** start of Data excerpts **

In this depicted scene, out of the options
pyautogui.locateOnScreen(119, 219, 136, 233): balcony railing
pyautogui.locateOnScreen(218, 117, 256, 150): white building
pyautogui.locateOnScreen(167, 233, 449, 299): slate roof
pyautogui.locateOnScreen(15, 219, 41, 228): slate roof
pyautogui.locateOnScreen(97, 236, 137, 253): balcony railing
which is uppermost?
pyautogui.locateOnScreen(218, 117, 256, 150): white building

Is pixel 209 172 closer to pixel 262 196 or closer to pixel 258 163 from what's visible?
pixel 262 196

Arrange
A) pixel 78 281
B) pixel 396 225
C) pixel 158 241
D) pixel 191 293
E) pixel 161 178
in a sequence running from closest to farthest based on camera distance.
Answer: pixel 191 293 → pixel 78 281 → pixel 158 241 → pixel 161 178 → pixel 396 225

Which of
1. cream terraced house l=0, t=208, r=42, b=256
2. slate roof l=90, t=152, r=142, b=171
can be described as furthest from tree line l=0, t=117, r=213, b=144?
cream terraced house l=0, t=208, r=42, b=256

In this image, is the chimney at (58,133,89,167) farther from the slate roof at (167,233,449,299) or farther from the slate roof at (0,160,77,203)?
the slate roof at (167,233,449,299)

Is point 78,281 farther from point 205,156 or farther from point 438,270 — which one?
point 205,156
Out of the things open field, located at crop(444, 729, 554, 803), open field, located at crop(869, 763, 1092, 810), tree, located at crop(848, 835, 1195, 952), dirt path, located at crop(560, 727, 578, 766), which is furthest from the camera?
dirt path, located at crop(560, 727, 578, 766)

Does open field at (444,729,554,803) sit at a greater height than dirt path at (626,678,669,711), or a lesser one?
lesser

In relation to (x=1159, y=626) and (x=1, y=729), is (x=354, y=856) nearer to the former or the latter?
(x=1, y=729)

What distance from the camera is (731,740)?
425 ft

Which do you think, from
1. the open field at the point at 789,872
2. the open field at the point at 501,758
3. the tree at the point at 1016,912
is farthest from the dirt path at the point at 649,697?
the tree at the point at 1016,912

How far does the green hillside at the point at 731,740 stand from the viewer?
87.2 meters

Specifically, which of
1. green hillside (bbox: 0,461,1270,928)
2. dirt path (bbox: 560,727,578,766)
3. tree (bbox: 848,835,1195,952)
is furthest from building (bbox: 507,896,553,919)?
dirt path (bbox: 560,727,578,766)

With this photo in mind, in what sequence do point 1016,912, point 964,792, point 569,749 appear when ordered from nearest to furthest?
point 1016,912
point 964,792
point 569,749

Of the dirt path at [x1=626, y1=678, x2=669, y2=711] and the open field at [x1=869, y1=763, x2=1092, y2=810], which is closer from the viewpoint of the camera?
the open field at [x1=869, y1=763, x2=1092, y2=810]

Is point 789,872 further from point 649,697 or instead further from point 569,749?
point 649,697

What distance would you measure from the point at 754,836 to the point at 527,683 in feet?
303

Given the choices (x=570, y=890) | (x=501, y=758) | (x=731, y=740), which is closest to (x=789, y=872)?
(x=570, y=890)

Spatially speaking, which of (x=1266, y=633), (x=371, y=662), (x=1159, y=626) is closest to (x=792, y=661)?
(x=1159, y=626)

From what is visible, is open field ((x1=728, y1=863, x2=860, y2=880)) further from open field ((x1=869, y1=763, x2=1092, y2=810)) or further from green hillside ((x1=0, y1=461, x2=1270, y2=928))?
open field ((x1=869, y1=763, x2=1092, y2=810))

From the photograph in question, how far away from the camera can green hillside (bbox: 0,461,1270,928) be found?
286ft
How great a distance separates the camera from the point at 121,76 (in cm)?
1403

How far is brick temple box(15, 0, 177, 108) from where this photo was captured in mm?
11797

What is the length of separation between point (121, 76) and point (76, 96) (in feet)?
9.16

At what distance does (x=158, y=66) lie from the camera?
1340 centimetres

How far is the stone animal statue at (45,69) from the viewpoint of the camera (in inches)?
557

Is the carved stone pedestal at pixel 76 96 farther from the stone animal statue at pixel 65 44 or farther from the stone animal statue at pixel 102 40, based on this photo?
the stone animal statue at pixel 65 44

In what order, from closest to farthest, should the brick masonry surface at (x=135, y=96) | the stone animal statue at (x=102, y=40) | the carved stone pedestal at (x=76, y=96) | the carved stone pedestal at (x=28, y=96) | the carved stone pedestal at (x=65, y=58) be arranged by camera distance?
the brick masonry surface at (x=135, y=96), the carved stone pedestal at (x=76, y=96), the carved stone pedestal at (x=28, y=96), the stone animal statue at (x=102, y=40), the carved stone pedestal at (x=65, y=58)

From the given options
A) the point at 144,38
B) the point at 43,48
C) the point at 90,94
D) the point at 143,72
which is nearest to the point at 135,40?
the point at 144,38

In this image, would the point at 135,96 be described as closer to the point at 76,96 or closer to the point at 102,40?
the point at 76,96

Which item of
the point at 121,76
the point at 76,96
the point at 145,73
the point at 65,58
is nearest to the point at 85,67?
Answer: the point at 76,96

** end of Data excerpts **
** start of Data excerpts **

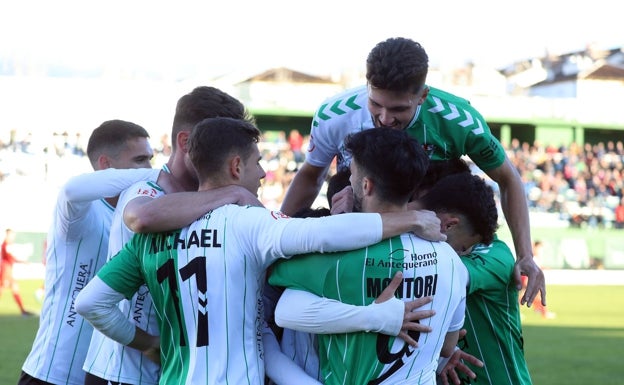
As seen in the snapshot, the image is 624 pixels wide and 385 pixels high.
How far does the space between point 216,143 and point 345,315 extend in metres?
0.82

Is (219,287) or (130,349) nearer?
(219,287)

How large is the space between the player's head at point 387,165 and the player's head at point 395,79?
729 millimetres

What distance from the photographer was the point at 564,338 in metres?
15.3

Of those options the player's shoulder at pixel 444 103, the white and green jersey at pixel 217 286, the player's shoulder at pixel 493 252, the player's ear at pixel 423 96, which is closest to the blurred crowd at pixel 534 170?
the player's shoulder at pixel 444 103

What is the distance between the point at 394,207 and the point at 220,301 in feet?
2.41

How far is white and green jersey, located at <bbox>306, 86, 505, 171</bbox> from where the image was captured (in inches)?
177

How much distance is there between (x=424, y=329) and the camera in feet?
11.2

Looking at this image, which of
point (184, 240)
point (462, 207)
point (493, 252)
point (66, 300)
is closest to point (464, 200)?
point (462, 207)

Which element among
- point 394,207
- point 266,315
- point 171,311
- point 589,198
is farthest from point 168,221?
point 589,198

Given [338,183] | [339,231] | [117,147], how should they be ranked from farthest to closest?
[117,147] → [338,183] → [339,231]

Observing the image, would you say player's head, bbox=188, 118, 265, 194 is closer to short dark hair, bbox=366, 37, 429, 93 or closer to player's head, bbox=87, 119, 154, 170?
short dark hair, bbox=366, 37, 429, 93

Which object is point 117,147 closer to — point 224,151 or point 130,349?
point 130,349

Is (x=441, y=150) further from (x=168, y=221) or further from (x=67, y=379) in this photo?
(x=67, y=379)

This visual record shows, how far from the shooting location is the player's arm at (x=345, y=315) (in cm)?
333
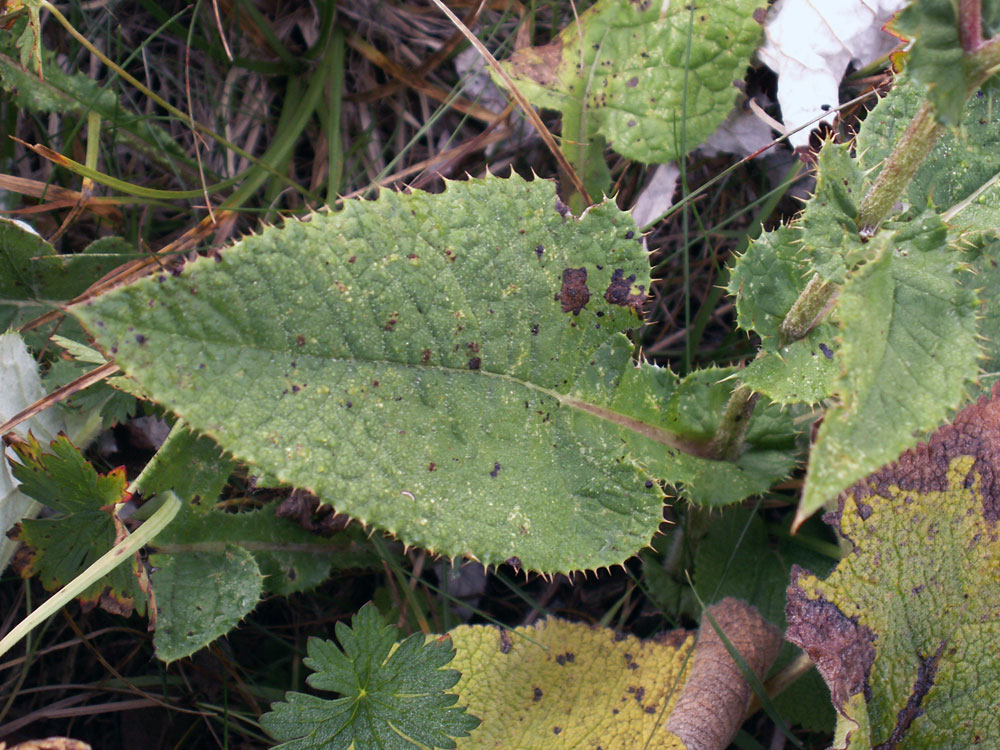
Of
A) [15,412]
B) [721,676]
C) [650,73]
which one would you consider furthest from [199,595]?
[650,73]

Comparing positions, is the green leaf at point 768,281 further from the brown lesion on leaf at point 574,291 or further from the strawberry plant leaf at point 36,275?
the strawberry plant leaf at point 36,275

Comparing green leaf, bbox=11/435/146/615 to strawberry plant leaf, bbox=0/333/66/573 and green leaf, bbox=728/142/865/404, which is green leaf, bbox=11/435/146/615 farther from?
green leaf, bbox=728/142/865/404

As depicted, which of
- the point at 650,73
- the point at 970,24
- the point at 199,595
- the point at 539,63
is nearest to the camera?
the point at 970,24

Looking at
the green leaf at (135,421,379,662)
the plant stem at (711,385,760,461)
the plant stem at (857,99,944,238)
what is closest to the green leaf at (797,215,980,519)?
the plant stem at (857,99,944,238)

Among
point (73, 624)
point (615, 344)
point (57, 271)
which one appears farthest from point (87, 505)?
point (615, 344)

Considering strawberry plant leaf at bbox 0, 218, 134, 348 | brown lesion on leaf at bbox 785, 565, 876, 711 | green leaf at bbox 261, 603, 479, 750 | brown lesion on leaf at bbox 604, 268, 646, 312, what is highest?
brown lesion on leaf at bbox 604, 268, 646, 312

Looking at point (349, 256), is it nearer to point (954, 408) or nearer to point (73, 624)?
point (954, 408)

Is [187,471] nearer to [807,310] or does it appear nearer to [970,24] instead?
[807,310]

** end of Data excerpts **
** start of Data excerpts **

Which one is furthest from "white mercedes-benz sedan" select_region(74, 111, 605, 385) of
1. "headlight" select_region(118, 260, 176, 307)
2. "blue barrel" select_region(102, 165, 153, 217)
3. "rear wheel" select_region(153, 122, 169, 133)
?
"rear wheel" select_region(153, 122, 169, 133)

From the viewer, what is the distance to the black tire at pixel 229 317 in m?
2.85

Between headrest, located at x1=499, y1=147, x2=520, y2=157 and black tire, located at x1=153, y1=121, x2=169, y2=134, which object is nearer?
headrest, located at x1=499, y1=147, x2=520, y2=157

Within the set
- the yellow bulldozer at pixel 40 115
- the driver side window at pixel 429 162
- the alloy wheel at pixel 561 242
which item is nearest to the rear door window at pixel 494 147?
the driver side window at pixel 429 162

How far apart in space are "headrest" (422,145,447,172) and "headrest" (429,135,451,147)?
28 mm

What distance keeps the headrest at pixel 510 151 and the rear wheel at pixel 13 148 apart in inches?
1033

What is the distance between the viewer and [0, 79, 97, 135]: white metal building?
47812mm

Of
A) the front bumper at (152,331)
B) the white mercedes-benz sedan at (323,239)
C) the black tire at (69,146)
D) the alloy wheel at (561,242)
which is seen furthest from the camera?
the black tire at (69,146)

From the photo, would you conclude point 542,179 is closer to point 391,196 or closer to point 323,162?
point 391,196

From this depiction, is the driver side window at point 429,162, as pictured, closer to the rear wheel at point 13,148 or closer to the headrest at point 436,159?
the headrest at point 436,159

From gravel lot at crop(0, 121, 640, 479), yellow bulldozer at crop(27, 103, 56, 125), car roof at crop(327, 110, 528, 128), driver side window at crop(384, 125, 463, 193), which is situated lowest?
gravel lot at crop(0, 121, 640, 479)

** end of Data excerpts **

Instructions to follow: State how many lines of the material above contain the string "lesser", counting only occurrences with identical capitalization. Give the number alone.

Result of the task: 2